Quant à l’impact climatique de l’EACOP, il s’avère énorme. Alors que Patrick Pouyanné, le PDG de TotalEnergies, martèle que la compagnie s’est engagée vers une trajectoire pour atteindre « zéro émission nette à l’horizon 2050 », l’imposant oléoduc pourrait émettre jusqu’à 34 millions de tonnes de CO2 par an. Soit bien plus que les émissions de l’Ouganda et de la Tanzanie réunies.

Comme soulignent les Amis de la Terre et Survie, TotalEnergies persiste dans sa volonté de développer l’EACOP alors que l’Agence internationale de l’énergie exhorte depuis 2021 à la fin immédiate de tout investissement dans les énergies fossiles, ou encore que le Groupe d’experts intergouvernemental sur l’évolution du climat (Giec) a, dans son dernier rapport, insisté sur l’élimination rapide des combustibles fossiles afin de limiter à 1,5 °C le réchauffement planétaire.

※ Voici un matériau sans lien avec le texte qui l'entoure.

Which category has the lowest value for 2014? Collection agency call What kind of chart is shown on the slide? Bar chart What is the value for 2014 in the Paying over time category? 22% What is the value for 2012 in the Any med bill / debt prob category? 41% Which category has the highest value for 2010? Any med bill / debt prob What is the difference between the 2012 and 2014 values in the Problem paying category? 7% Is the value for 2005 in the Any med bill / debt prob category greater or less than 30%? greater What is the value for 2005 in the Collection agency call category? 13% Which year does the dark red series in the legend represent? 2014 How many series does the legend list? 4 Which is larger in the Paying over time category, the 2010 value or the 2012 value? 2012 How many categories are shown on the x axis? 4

Résistances locales et internationales (...)

« En Ouganda, les communautés directement affectées se mobilisent pour défendre leurs droits, et une dizaine de familles ont été jusqu’à refuser l’accaparement de leurs terres par Total, indique Juliette Renaud des Amis de la Terre. Mais les représailles sont féroces : menaces, arrestations, associations dissoutes… Et en Tanzanie, il n’existe, pour l’instant et à notre connaissance, aucune organisation qui s’est exprimée contre l’EACOP. »

Dimanche 2 octobre, une cinquantaine de personnes ont bravé le régime répressif tanzanien en manifestant pacifiquement, dans le village de Mongoroma (région de Dodoma), pour demander au gouvernement de se retirer du projet EACOP, affirmant qu’il ne profitera à personne, sauf à TotalEnergies.

Et le 4 octobre, une poignée d’étudiant·es est descendue dans les rues de Kampala, la capitale ougandaise, pour protester contre l’oléoduc. Avant d’être rapidement arrêté·es par les forces de l’ordre. (...)

En France, en juin 2019, six associations – les Amis de la Terre, Survie, et quatre ONG ougandaises – ont mis en demeure TotalEnergies pour son projet fossile. Il s’agit de la première action en justice qui se fonde sur le devoir de vigilance, une loi qui oblige TotalEnergies à identifier toutes atteintes graves aux droits humains et à l’environnement liées à ses activités. (...)

Une audience qui se déroulera un mois à peine après que le Parlement européen a adopté une résolution d’urgence condamnant « les violations des droits de l’homme » de ce mégaprojet pétrolier.